CHARLOTTE — All the Panthers really did last weekend was change the entire way they do business on draft weekend.
That's all, just blowing up the business model, re-thinking the entire process, and building it again. That's it.
Now, it took months of planning, dozens of people, hundreds of Zoom calls, thousands of Marriott points, and unlimited cell phone plans to get it done.
But when it was time to implement the plan, it only took 48 hours.
So it wasn't overnight. But over the course of two nights, everything changed, and the Panthers went from the kind of team that did business one way, to a team that was fully invested in thinking differently about the annual player selection meeting.
The Panthers added 11 players they needed, including one special one at the top.

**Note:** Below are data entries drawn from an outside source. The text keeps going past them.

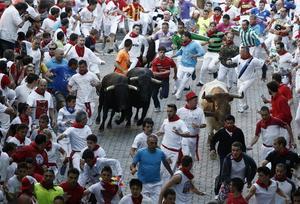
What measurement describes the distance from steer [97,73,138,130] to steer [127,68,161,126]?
16 cm

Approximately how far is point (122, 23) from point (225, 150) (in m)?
14.0

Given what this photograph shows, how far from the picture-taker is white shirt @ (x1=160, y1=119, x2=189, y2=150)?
60.7ft

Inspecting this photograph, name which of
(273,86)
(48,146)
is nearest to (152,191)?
(48,146)

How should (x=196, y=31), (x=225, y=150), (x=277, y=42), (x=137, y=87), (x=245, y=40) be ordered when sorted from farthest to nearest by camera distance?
(x=196, y=31), (x=245, y=40), (x=277, y=42), (x=137, y=87), (x=225, y=150)

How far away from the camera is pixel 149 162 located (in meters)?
17.0

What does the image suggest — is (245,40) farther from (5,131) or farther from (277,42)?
(5,131)

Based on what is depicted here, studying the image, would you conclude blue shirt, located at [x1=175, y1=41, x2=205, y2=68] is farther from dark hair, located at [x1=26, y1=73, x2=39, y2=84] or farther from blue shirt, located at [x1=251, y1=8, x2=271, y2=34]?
dark hair, located at [x1=26, y1=73, x2=39, y2=84]

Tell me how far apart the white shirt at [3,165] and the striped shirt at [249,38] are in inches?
455

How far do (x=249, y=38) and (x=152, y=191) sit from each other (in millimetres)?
10453

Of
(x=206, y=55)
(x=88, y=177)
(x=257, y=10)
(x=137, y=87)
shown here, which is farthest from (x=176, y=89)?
(x=88, y=177)

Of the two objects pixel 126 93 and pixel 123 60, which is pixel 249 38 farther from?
pixel 126 93

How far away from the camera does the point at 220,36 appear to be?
26516 millimetres

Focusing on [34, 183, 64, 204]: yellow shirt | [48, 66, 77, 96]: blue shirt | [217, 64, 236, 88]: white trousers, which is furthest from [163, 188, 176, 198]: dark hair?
[217, 64, 236, 88]: white trousers

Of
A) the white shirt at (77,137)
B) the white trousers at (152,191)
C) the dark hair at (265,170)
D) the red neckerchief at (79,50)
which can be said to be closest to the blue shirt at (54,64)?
the red neckerchief at (79,50)
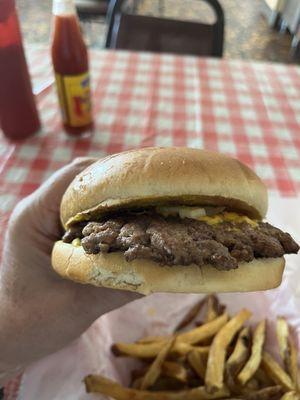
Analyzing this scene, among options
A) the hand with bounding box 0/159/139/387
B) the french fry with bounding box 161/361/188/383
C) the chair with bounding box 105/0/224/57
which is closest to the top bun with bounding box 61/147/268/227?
the hand with bounding box 0/159/139/387

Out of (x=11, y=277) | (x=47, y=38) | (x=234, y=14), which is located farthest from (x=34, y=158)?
(x=234, y=14)

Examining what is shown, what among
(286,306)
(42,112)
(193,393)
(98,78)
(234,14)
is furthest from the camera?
(234,14)

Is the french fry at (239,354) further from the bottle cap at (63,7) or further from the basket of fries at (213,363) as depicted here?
the bottle cap at (63,7)

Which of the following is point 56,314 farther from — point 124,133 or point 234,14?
point 234,14

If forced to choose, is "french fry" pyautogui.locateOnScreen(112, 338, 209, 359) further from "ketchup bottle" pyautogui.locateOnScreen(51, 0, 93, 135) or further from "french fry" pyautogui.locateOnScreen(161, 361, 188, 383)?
"ketchup bottle" pyautogui.locateOnScreen(51, 0, 93, 135)

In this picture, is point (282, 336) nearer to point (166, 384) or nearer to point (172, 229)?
point (166, 384)

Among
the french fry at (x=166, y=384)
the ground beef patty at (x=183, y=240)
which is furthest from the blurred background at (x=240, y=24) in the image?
the french fry at (x=166, y=384)

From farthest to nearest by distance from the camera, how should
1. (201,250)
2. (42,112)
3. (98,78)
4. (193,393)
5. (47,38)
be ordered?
(47,38)
(98,78)
(42,112)
(193,393)
(201,250)
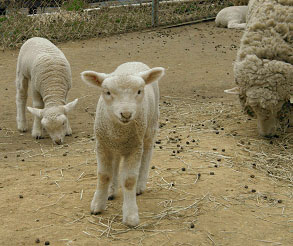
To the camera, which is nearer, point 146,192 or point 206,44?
point 146,192

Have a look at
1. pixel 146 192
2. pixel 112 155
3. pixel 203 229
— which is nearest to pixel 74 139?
pixel 146 192

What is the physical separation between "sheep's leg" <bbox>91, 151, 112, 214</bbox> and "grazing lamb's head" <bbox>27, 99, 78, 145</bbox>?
8.48 feet

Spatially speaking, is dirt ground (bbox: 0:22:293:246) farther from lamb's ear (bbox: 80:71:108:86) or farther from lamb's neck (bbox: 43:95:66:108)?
lamb's ear (bbox: 80:71:108:86)

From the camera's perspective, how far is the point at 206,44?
41.6 ft

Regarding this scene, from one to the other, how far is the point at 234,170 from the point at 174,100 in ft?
11.4

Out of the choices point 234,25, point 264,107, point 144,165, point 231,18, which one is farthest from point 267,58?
point 231,18

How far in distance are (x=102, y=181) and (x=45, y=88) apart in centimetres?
313

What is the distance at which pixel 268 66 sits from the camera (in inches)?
230

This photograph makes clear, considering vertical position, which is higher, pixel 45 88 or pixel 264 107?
pixel 264 107

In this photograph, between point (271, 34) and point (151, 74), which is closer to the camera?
point (151, 74)

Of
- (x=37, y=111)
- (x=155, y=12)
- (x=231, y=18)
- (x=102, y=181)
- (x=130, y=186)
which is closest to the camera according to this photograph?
(x=130, y=186)

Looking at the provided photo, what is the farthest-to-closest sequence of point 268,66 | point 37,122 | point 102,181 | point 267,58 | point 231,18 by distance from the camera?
point 231,18
point 37,122
point 267,58
point 268,66
point 102,181

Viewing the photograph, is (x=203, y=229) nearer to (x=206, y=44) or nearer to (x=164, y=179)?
(x=164, y=179)

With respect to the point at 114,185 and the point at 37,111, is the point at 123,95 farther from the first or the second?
the point at 37,111
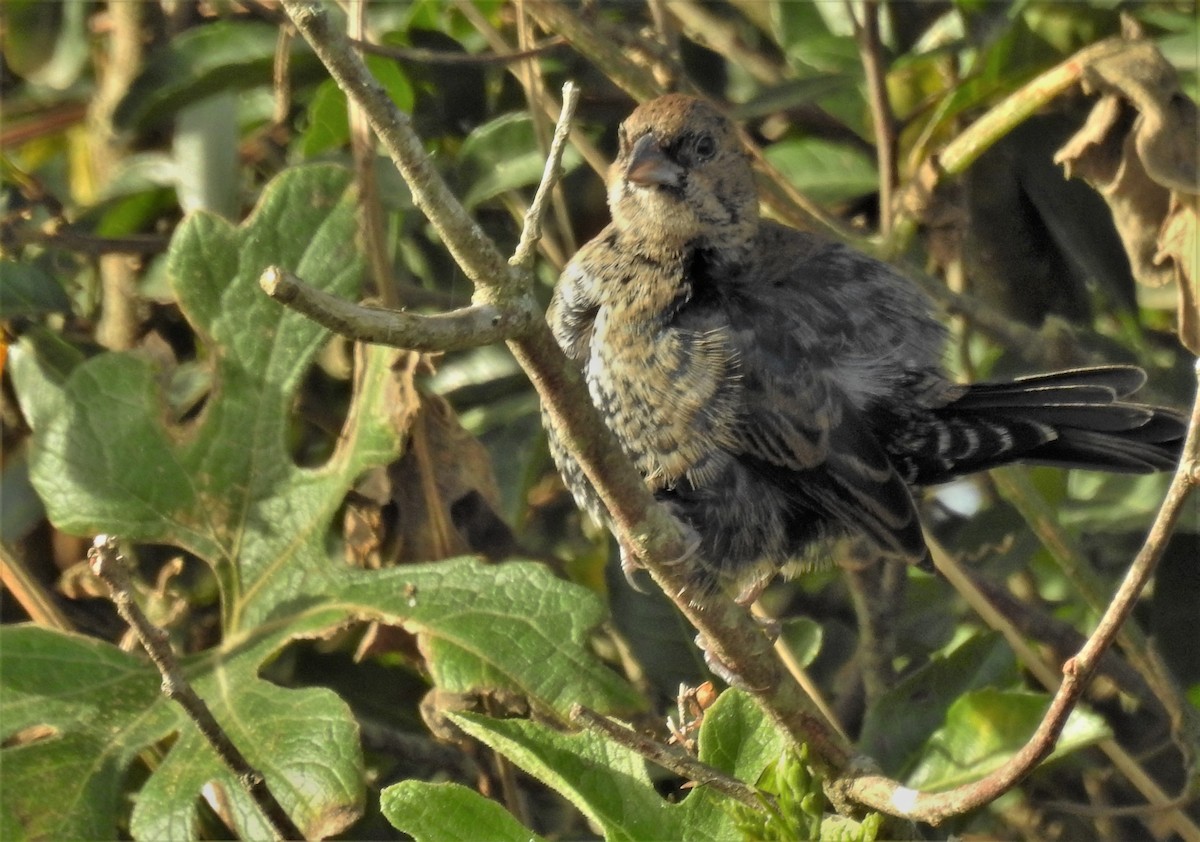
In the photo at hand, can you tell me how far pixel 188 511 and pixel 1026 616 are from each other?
1.56 meters

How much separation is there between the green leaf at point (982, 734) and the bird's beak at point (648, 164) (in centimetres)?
113

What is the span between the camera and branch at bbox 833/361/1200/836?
1.38 m

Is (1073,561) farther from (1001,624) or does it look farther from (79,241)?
(79,241)

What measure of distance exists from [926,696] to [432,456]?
0.96 meters

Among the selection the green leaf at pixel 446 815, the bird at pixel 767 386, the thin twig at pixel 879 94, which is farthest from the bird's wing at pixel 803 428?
the green leaf at pixel 446 815

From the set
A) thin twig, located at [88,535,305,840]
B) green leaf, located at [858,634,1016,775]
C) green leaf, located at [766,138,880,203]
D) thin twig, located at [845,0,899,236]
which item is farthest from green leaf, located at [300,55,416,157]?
green leaf, located at [858,634,1016,775]

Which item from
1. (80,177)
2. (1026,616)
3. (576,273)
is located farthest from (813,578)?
(80,177)

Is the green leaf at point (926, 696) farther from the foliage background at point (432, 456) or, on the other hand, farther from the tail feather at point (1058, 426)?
the tail feather at point (1058, 426)

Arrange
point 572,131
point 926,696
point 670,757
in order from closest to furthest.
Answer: point 670,757 → point 926,696 → point 572,131

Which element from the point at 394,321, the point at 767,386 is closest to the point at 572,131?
the point at 767,386

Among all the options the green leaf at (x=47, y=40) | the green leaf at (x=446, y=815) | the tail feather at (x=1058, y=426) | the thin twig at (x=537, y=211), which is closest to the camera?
the thin twig at (x=537, y=211)

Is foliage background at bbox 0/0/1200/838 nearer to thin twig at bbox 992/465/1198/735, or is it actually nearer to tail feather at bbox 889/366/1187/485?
thin twig at bbox 992/465/1198/735

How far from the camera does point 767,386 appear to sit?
2.72 m

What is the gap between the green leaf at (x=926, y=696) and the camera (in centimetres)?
259
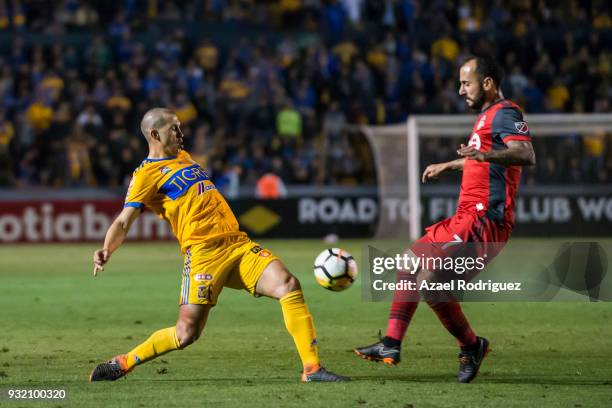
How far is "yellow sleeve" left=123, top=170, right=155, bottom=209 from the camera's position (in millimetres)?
7379

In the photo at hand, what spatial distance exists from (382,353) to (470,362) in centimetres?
61

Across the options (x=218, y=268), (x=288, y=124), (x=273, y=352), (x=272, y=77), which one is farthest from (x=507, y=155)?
(x=272, y=77)

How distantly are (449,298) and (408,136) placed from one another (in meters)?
15.6

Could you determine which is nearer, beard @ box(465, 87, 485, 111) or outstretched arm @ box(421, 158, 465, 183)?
outstretched arm @ box(421, 158, 465, 183)

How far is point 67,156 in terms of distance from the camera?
24.1 metres

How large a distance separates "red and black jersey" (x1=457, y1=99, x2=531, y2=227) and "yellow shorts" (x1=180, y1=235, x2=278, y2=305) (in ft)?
4.58

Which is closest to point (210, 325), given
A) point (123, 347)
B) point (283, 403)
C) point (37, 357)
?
point (123, 347)

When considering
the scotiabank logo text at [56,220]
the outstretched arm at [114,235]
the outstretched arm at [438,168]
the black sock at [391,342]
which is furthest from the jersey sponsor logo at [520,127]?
the scotiabank logo text at [56,220]

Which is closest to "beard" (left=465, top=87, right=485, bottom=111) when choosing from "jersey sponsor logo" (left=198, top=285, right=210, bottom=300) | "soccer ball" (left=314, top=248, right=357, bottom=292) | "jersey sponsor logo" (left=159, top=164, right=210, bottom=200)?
"soccer ball" (left=314, top=248, right=357, bottom=292)

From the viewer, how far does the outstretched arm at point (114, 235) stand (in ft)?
23.5

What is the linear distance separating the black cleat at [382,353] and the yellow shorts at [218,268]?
83 cm

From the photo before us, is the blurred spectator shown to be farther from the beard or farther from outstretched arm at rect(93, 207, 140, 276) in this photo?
outstretched arm at rect(93, 207, 140, 276)

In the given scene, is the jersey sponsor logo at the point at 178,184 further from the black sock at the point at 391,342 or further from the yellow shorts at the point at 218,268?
the black sock at the point at 391,342

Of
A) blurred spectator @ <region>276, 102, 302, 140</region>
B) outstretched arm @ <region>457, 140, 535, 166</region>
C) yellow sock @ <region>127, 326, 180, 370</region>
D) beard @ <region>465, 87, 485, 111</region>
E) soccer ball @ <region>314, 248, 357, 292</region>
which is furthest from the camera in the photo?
blurred spectator @ <region>276, 102, 302, 140</region>
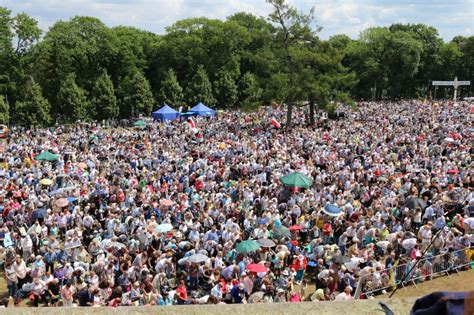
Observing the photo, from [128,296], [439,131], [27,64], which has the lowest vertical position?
[128,296]

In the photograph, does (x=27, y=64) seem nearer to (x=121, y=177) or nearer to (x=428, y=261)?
(x=121, y=177)

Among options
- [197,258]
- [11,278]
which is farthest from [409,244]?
[11,278]

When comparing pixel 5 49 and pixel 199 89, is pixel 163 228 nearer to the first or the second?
pixel 199 89

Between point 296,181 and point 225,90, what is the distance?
4025 cm

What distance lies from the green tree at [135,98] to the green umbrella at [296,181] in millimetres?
35875

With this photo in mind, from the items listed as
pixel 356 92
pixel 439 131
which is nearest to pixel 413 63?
pixel 356 92

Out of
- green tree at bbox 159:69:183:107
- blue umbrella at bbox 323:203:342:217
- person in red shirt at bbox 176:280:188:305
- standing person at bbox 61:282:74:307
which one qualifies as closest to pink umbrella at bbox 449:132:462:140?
blue umbrella at bbox 323:203:342:217

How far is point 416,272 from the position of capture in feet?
40.8

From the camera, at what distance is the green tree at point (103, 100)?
5009 cm

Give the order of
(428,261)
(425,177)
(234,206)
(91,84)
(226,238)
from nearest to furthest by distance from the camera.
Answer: (428,261)
(226,238)
(234,206)
(425,177)
(91,84)

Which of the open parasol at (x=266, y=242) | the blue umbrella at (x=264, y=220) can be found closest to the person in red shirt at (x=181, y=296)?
the open parasol at (x=266, y=242)

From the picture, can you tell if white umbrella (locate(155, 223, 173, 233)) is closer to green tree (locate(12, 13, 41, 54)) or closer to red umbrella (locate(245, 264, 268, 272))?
red umbrella (locate(245, 264, 268, 272))

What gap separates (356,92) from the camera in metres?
72.6

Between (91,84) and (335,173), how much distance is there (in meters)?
40.2
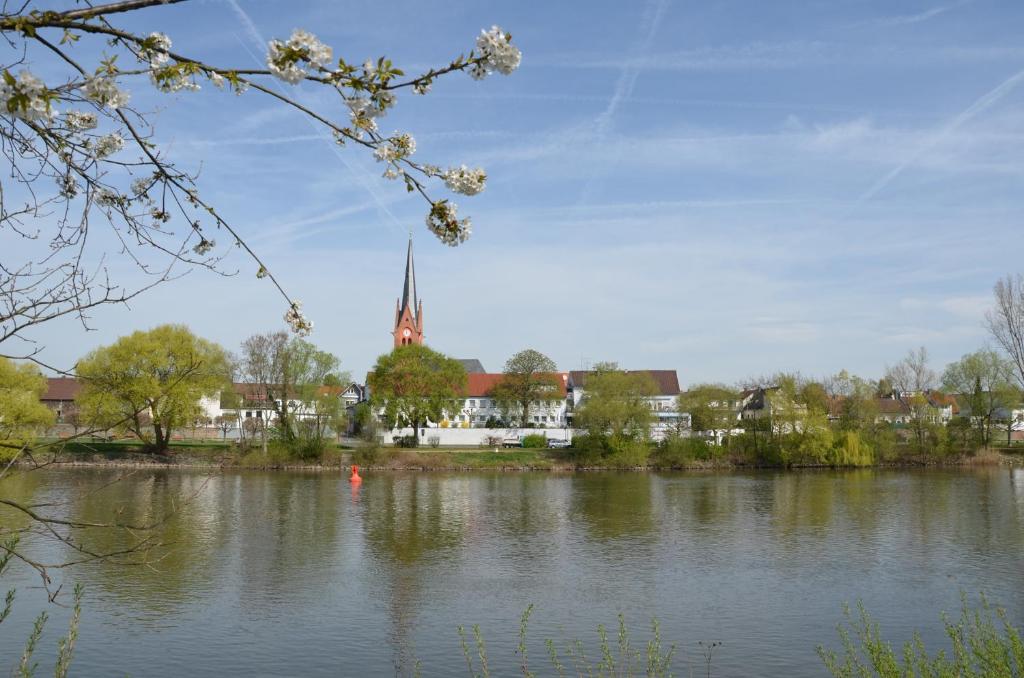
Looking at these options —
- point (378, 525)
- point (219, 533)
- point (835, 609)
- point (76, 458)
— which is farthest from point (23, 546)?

But their biggest takeaway was a new focus on value, and how to maximize it. It's not about any one player, it's about getting as many as possible. Though they tried to start trading down and stacking assets on the first night of the draft last Thursday, they weren't able to. Friday, during the second and third rounds, they made four trades which turned into multiple picks, including one in 2022.
That let the league know the Panthers were open for business.
"Saturday, there wasn't a pick we had that we didn't take calls on," director of player personnel Pat Stewart said, acknowledging the significant shift from making calls to taking them.
That kind of change doesn't happen with one phone call. It has to be structural.
IT STARTS AT THE TOP
In thinking about the strategy of draft picks as currency, and the trading of that currency, they're well-positioned. Owner David Tepper sort of made billions of dollars doing something like that.
Then you add head coach Matt Rhule, who has a track record of turning lesser things into much better things, and a philosophy begins to take shape.
Then you add new general manager Scott Fitterer, who comes from a place that's had success by working the phones, and it becomes a culture — that thing football people always talk about building, but not many ever do.
"He's pretty invested in the idea of trading back and adding picks," director of analytics Taylor Rajack said of Fitterer, who grew up in the Seahawks organization. "He thinks in those terms. That helped. It's definitely more natural for him, he understands the idea behind not falling in love with very specific players, and trusting the board.
"Do you trust all the work that's been done for months and months by everyone in the organization? Then you can make moves that add picks and value rather than any particular player."